The complex allele c.[4469G>A;5603A>T] occurred in trans with c.5603A>T in four individuals who were unaffected at the time of recruitment. This genotype would be expected to produce a mild form of the disease, resulting in late onset and foveal sparing. The individuals were two women, unaffected at ages 46 and 8 years, and two men, unaffected at ages 38 and 55 years. The unaffected status of these individuals may either be due to their recruitment before the onset of disease, or non-penetrance of c.5603A>T previously reported [8]. Figure 2 shows an example: In family 2, the male family member (I:I) was unaffected at the age of 38 years, and his daughter (II:II) was unaffected at the age of 8 years. Further clinical follow-up of these individuals is recommended.

The severity of missense mutations can be determined by their presence in trans with c.5603A>T; that is, it acts as a litmus test [3]. This is observed in family 3 of Figure 2, where a slight delay in the AOO was observed in different mutation branches of this family. All individuals carried the complex allele c.[4469G>A;5603A>T]. However, the one branch was in trans with c.6079C>T, resulting in an AOO of 15 years, while the other branch was in trans with c.4139C>T, resulting in an AOO of 8 years. From this, it may be inferred that c.4139C>T may be a more severe mutation than c.6079C>T.

Limitations

The lack of familial DNA samples was a limitation in this study, as is often the case in human genetic studies. The phase of mutations could be conclusively determined in only 43 families carrying c.5603A>T (34.68%). In the remaining families, samples from additional family members are required for cosegregation to be performed. Missing clinical data were an additional limitation of the study. The most consistent clinical information captured was the AOO; however, this was self-reported. Subclinical cases can occur in IRDs, where photoreceptor degeneration has commenced, but the patient may not have noticed any change in vision. Thus, the AOO used in this study may be a late estimate.

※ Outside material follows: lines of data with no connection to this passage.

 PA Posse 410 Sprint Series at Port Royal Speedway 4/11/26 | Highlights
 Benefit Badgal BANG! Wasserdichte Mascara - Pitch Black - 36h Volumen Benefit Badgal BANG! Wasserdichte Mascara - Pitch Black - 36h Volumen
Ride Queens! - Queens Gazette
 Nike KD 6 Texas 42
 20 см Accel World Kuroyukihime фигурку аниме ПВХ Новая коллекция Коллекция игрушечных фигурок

Conclusions and further work

A clinical reexamination is recommended for all individuals identified in this study (n = 4) carrying the complex allele [c.5603A>T;c.4469G>A] in trans with the simplex allele (c.5603A>T; family 2 in Figure 2), and the individual carrying c.5603A>T in trans with c.6079C>T (n = 1). Although these individuals were unaffected at the time of recruitment, it is possible that they may have subsequently manifested with late onset, or mild disease, or may be non-penetrant. Thus, there will be a diagnostic impact on these individuals as their status may change from carrier to affected, with consequent implications for other family members.

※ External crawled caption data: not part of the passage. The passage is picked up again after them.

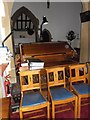 Inside St John the Evangelist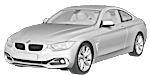 BMW F32 C217A Fault Code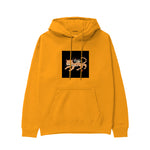 Fierce Catana Hoodie – Turuncu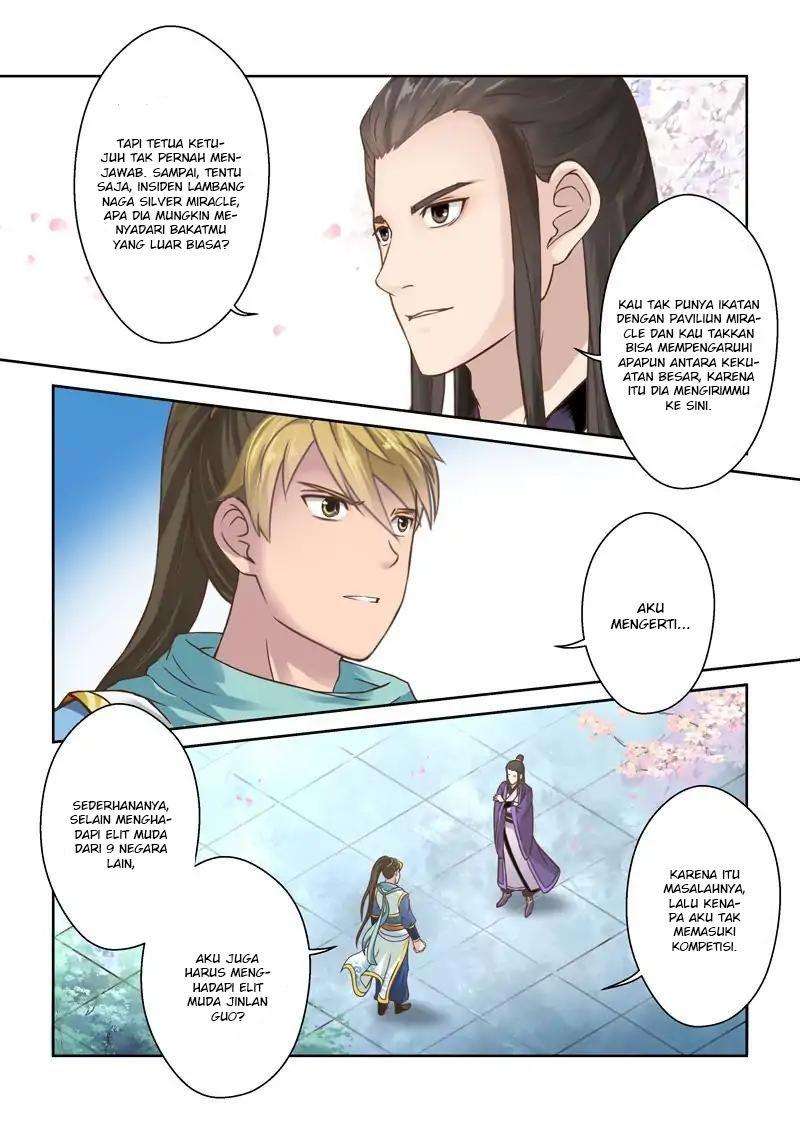 Holy Ancestor Chapter 83 Gambar 5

This study adds to the evidence supporting the downgrade of c.2588G>C from a pathogenic variant to a mild conditional allele, as it results in disease only when present in cis with c.5603A>T in the patients in this cohort. From this finding, and due to the high prevalence of the complex allele c.[2588G>C;5603A>T] in the Afrikaner population of South Africa, it is strongly recommended that the Quick 7 assay be expanded to include c.5603A>T, and to report only the complex allele [c.5603A>T;c.4469G>A] as pathogenic. Finally, given the complex genetic landscape of ABCA4 recently reported [17], we amended the translational protocols so that in the future families will be placed in diagnostic mode only when the phase of the likely causal variants has been confirmed.